O ramo que chegou ao Açu foi perdendo força. Mas ele se tornou muito importante. O militar e cartógrafo que trabalhou na região de Campos entre 1783 e 1785, de nome Manoel Martins do Couto Reis, registrou num mapa o curso do que era então conhecido pelo nome de Grande Canal. Até a chegada da estrada de ferro, os caminhos eram de terra para serem percorridos a pé ou em montaria. Claro. Não existia automóvel. Quem vinha do Rio de Janeiro ou ia para lá a partir de Campos descia por uma estrada de terra até a atual praia do Farol e daí seguia para o Rio de Janeiro pela costa. Essa antiga estrada acompanhava o canal, que era também conhecida como córrego do Cula. A ferrovia de Santo Amaro igualmente seguiu o curso do Cula, assim como a atual rodovia Campos-Farol. Desse córrego, restaram poucos trechos. Todos eles condenados ao desaparecimento, embora tombado pelo governo do Estado do Rio de Janeiro. Um deles começa ao lado do prédio da InterTV. Quem quiser conhecê-lo corra até lá enquanto ninguém o aterra.

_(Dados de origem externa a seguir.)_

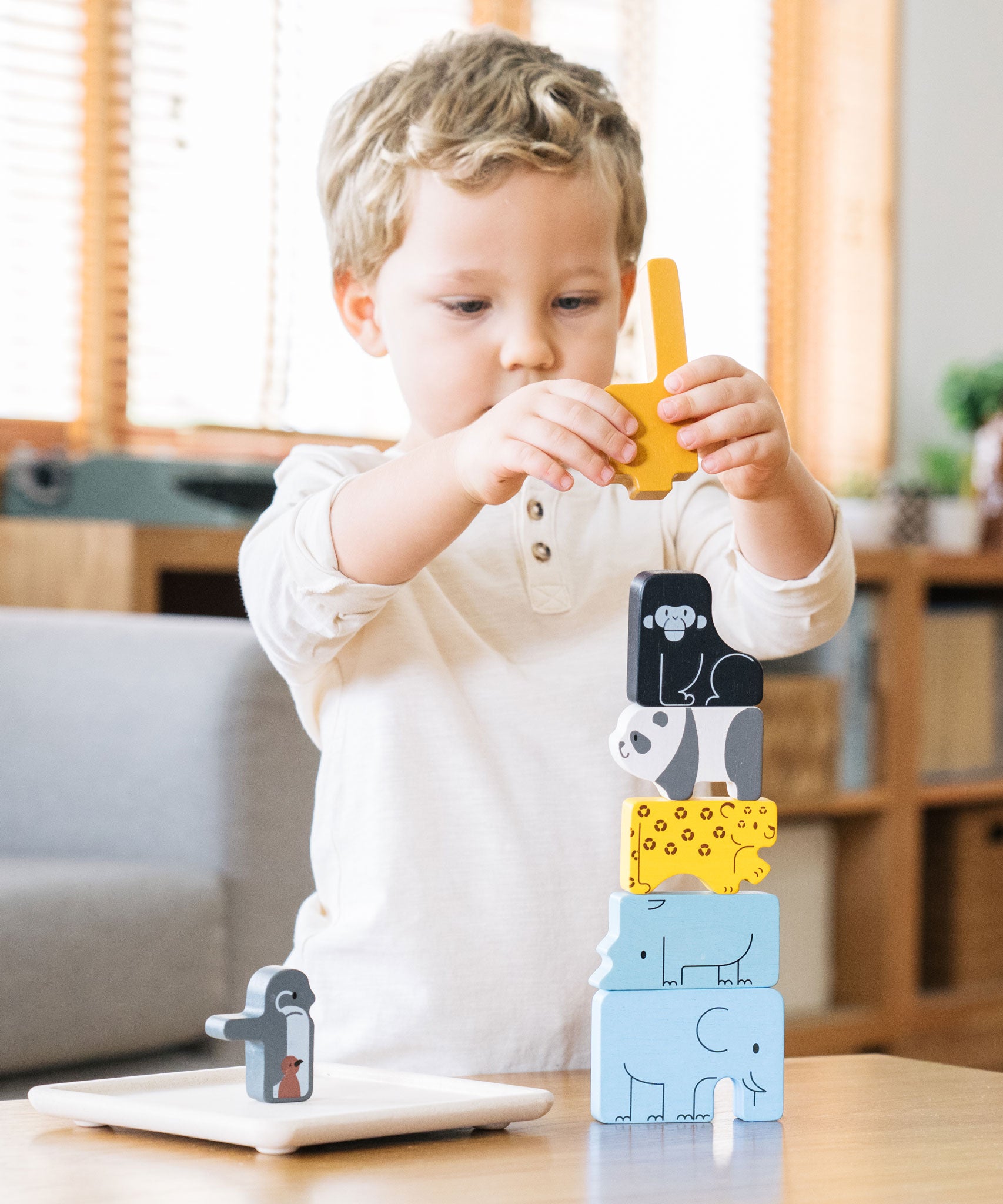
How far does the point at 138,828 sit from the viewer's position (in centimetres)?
158

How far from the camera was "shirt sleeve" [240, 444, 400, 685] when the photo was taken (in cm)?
75

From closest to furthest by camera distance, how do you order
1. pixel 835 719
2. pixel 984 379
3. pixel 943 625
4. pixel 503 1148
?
pixel 503 1148 < pixel 835 719 < pixel 943 625 < pixel 984 379

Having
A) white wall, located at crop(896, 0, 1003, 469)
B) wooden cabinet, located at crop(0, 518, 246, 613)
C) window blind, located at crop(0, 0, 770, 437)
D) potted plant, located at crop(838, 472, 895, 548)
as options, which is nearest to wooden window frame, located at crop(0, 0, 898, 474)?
white wall, located at crop(896, 0, 1003, 469)

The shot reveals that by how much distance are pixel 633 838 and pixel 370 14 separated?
230 cm

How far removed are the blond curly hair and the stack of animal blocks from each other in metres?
0.32

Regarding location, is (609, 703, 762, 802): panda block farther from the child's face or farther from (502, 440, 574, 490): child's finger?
the child's face

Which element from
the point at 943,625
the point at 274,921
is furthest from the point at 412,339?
the point at 943,625

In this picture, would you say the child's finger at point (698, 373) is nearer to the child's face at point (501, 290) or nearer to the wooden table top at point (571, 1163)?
the child's face at point (501, 290)

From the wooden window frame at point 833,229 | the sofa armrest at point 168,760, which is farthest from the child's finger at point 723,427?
the wooden window frame at point 833,229

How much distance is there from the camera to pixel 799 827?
2.46m

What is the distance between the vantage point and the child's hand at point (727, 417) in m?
0.63

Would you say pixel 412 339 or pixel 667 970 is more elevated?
pixel 412 339

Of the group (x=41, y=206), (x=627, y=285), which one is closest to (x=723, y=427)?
(x=627, y=285)

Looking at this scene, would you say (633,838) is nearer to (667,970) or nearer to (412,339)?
(667,970)
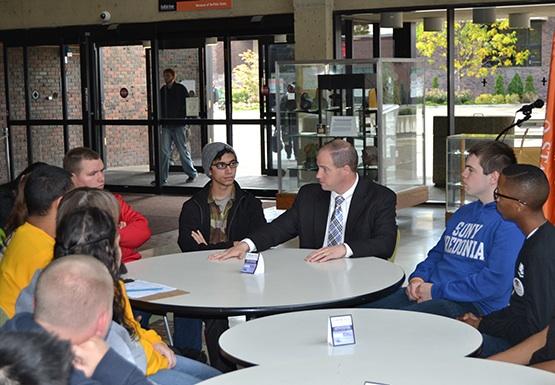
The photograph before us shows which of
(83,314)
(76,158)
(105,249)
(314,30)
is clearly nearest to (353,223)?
(76,158)

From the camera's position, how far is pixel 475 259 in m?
4.62

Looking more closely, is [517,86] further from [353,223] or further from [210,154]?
[353,223]

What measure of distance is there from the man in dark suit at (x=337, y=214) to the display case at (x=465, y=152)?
3.99 meters

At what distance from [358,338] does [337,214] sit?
2013 millimetres

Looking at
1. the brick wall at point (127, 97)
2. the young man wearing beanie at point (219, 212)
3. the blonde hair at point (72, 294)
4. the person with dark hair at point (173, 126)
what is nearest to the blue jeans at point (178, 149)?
the person with dark hair at point (173, 126)

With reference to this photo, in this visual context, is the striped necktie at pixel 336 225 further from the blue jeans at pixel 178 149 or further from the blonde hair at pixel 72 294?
the blue jeans at pixel 178 149

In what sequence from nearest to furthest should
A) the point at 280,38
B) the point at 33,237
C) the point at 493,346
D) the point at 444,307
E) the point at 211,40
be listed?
the point at 493,346 → the point at 33,237 → the point at 444,307 → the point at 280,38 → the point at 211,40

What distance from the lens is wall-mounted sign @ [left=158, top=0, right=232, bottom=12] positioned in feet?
41.5

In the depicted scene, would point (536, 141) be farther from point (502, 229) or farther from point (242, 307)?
point (242, 307)

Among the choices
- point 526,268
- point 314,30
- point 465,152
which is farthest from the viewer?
point 314,30

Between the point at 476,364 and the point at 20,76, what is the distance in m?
12.6

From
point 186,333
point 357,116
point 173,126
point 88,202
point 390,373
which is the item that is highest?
point 357,116

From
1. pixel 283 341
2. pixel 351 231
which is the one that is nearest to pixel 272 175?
pixel 351 231

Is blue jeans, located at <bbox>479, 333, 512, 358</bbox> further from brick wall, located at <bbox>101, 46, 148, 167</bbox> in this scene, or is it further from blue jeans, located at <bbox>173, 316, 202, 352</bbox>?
brick wall, located at <bbox>101, 46, 148, 167</bbox>
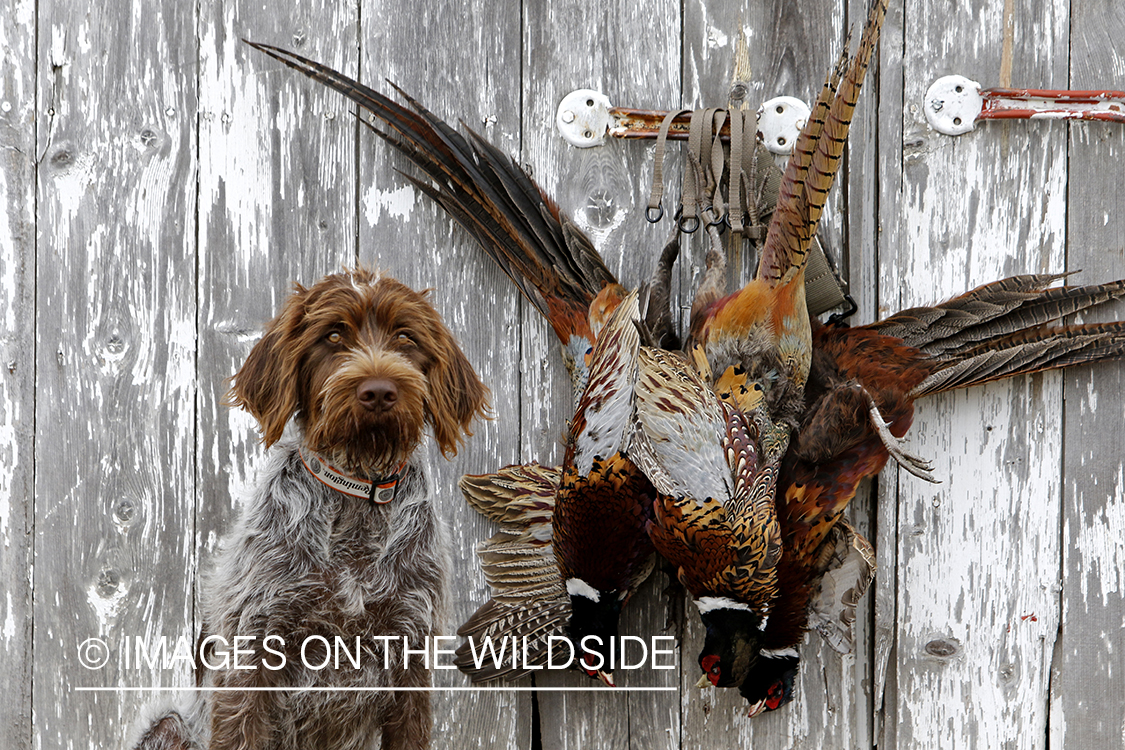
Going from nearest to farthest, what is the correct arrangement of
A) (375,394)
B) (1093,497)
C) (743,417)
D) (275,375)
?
(375,394) → (275,375) → (743,417) → (1093,497)

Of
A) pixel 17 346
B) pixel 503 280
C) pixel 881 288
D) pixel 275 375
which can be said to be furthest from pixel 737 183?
pixel 17 346

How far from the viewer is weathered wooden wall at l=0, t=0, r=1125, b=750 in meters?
2.04

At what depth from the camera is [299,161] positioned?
2053 millimetres

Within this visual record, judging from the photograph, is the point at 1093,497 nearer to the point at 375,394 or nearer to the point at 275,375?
the point at 375,394

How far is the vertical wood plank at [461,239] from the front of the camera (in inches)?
80.4

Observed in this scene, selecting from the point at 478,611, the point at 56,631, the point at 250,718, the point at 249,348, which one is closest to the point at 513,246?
the point at 249,348

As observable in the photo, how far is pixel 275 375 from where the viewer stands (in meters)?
1.60

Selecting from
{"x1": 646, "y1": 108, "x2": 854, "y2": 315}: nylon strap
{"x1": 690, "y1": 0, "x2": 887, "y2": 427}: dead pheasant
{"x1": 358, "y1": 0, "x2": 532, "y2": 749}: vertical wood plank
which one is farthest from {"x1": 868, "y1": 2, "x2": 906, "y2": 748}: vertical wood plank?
{"x1": 358, "y1": 0, "x2": 532, "y2": 749}: vertical wood plank

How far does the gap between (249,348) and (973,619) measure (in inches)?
71.0

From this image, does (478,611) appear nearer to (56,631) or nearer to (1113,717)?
(56,631)

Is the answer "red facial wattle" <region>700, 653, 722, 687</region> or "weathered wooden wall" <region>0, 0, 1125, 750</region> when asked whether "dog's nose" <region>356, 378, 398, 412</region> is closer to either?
"weathered wooden wall" <region>0, 0, 1125, 750</region>

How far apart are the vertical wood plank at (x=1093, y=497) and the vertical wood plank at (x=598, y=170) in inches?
36.8

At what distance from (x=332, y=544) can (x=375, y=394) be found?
0.33 m

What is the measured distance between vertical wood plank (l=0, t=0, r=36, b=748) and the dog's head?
2.57 feet
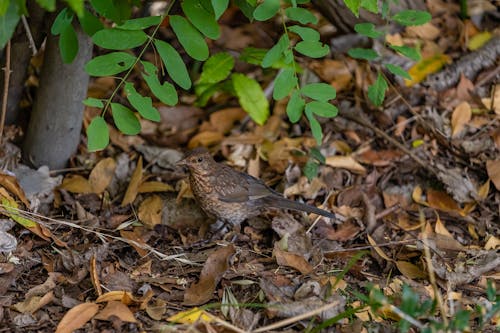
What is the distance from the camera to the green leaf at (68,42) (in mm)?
4430

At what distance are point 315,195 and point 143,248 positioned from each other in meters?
1.39

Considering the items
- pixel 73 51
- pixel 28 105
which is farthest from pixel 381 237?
pixel 28 105

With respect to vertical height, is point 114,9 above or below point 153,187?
above

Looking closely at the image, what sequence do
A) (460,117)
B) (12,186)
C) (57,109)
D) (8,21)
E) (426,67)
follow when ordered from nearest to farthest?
(8,21), (12,186), (57,109), (460,117), (426,67)

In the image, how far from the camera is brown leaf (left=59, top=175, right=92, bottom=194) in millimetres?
5465

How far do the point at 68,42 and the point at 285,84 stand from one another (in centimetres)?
127

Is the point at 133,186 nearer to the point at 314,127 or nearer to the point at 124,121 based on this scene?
the point at 124,121

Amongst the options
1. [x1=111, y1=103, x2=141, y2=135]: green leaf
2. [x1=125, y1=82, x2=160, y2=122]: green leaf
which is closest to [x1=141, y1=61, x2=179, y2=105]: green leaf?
[x1=125, y1=82, x2=160, y2=122]: green leaf

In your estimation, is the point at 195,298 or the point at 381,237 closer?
the point at 195,298

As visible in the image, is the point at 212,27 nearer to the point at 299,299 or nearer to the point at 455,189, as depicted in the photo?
the point at 299,299

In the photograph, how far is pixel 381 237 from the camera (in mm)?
5309

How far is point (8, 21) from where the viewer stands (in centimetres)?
368

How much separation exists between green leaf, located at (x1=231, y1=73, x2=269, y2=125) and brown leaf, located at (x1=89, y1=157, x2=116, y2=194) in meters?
Answer: 1.07

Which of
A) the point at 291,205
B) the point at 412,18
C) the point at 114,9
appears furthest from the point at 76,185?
the point at 412,18
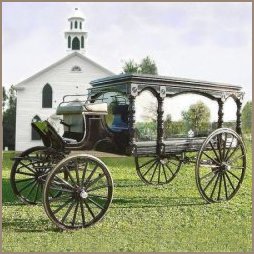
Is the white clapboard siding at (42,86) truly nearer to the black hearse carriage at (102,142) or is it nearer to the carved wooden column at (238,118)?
the carved wooden column at (238,118)

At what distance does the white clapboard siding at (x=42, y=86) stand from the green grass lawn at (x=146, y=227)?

Em azul, córrego do Cula em mapa de Manoel Martins do Couto Reis (1785)

Sugestão de leituras

Alberto Ribeiro Lamego. O homem e o brejo. Rio de Janeiro: Conselho Nacional de Geografia, 1945

Alberto Ribeiro Lamego. Geologia das quadrículas de Campos, São Tomé, Lagoa Feia e Xexé. Boletim nº 154 da Divisão de Geologia e Mineralogia. Rio de Janeiro: Departamento Nacional da Produção Mineral, 1955.

Louis Martin; Kenitiro SUGUIO; José M.L. Dominguez e Jean-Marie Flexor. Geologia do Quaternário costeiro do litoral norte do Rio de Janeiro e do Espírito Santo. Belo Horizonte: CPRM, 1997.